§ **KUTIPAN UNTUK DIBACA**
- - -
05 Februari 2017

opini musri nauli : Ketika negara mengurusi ranjang


Hampir 7 tahun yang lalu, dunia hiburan (entertainment) dan dunia hukum diserbu berita tentang “energy” bangsa untuk Kasus heboh artis Arief Peterpan-Luna Maya. Kritik saya terhadap perkara ini kemudian sudah saya tuliskan “Mengintip Kamar”. Artis, 7 Agustus 2010.


Kritik saya dilandasi ketika tidak tepat Ariel “dipersalahkan” melakukan perbuatan “tidak senonoh” yang divideokan dan menjadi viral di berbagai dunia maya. Selain itu penggunaan UU Pornografi yang diberlakukan setelah perbuatan Ariel-Luna Maya menjadi asas “berlaku surut (retroaktif)” menjadi cacat formil.

Namun “kemuakkan” public terhadap perbuatan Ariel kemudian menghantarkan Ariel harus menanggung di penjara. Dan apapun putusan terhadap Ariel menimbulkan persoalan dimuka hukum. Baik didalam asas “retroaktif”, prosedur hukum acara dan prinsip keadilan terhadap Ariel.

Tanpa mengenyampingkan “urusan moral”, perbuatan yang dilakukan Ariel merupakan permasalahan yang serius dalam tataran praktek penegakkan hukum.
- - -
Data landasan spasial:
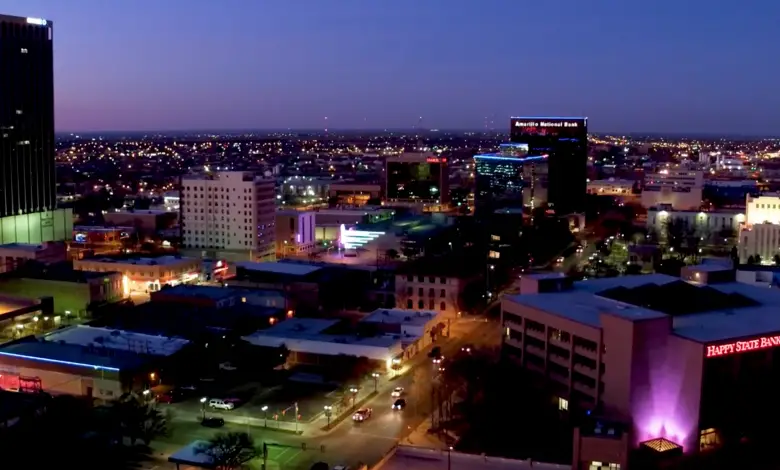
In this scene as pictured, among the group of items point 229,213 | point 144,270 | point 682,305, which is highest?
point 229,213

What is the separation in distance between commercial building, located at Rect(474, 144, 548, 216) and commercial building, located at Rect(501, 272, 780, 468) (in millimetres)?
21391

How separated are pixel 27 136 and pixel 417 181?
1890cm

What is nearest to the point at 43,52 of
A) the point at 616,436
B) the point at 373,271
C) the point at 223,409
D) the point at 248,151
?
the point at 373,271

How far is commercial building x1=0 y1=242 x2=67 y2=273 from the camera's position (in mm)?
21578

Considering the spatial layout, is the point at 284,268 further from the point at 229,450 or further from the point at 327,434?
the point at 229,450

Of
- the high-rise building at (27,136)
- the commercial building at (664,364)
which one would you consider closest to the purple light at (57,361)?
the commercial building at (664,364)

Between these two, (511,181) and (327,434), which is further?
(511,181)

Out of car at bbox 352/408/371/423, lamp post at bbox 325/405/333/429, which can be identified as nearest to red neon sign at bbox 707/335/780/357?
car at bbox 352/408/371/423

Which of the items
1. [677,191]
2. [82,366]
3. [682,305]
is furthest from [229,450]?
[677,191]

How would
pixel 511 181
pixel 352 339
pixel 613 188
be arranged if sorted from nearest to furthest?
pixel 352 339 < pixel 511 181 < pixel 613 188

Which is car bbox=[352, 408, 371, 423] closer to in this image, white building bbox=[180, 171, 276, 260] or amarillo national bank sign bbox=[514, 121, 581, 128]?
white building bbox=[180, 171, 276, 260]

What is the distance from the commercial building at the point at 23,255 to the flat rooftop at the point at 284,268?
16.1ft

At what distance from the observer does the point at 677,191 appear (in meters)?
38.2

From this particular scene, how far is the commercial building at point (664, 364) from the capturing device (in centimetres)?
1147
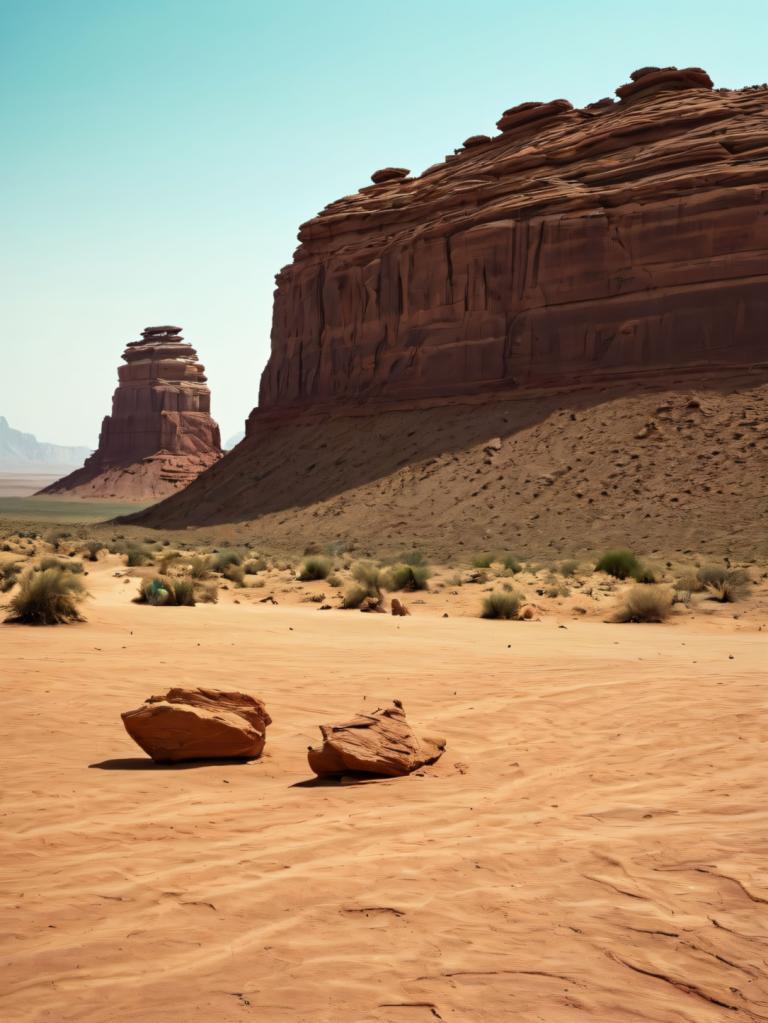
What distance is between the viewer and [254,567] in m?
30.6

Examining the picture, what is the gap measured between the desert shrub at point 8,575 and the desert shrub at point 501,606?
9020 millimetres

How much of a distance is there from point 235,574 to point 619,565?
9.48m

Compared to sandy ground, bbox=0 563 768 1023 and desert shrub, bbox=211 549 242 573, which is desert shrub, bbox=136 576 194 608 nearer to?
desert shrub, bbox=211 549 242 573

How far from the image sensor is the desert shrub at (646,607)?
64.7ft

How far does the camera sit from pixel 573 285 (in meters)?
50.7

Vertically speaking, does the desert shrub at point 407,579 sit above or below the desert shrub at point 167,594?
above

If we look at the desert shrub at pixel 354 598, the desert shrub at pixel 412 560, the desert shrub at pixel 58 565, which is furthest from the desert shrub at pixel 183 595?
the desert shrub at pixel 412 560

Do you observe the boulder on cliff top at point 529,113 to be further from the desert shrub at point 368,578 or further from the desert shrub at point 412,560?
the desert shrub at point 368,578

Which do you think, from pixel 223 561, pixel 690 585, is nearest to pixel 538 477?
pixel 223 561

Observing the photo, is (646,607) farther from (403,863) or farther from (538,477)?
(538,477)

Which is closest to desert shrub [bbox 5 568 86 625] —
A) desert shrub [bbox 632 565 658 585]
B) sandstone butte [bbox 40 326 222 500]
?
desert shrub [bbox 632 565 658 585]

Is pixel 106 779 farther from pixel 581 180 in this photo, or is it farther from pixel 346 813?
- - -
§ **TUGAS YANG DIBERIKAN**
Teruskan opini tentang kasus Ariel dan UU Pornografi setelah kalimat terakhirnya.

§ **JAWABAN TERTULIS**
Ruang sepi” dan “urusan ranjang”, wilayah privat yang tidak menjadi urusan public kemudian menjadi gegap gempita dalam urusan public. Dari ranah inilah kemudian UU Pornografi memang menjadi masalah didalam penegakkan hukum.

Roda kemudian berputar. 7 tahun kemudian, tema ini kembali memantik wacana public. Seorang tokoh yang disebut tokoh agama kemudian dilaporkan telah melakukan “chatting” dengan perempuan yang bukan muhrimnya. Percakapan dan gambar dalam wattapp dapat dikategorikan “tidak senonoh” dan tidak pantas dan dapat dijadikan dasar diterapkan UU Pornografi.

Menyikapi peristiwa diatas, maka UU Pornografi kembali memakan korban. Perbuatan yang masuk kedalam “urusan bilik” atau “urusan ranjang” dan menjadi domain wilayah privat. Namun  kembali “Negara” turun tangan mengurusinya. Sebuah esensi yang jauh dari pendekatan filosofi.

Tanpa bermaksud memasuki wilayah hukum, persoalan “klasik’ menimbulkan masalah. Apa urgensinya Negara “mengurusi ranjang” rakyatnya. Selama perbuatan yang dilakukan adalah “suka sama suka”, tidak ada keluarga yang mengadukan, maka Negara kemudian tidak bisa menggunakan perangkat besinya untuk mempersalahkan dan membawa kasus ini dimuka hukum.

Urusan kesusilaan kemudian “dipaksa” menjadi “urusan hukum” maka menimbulkan “ketidakadilan”. Dari ranah inilah, maka saya menolak diterapkannya UU Pornografi dalam peristiwa diatas. Baik terhadap kasus Ariel-Maya maupun kasus yang akan menimpa tokoh diatas. Sikap saya tidak berubah sejak 7 tahun yang lalu.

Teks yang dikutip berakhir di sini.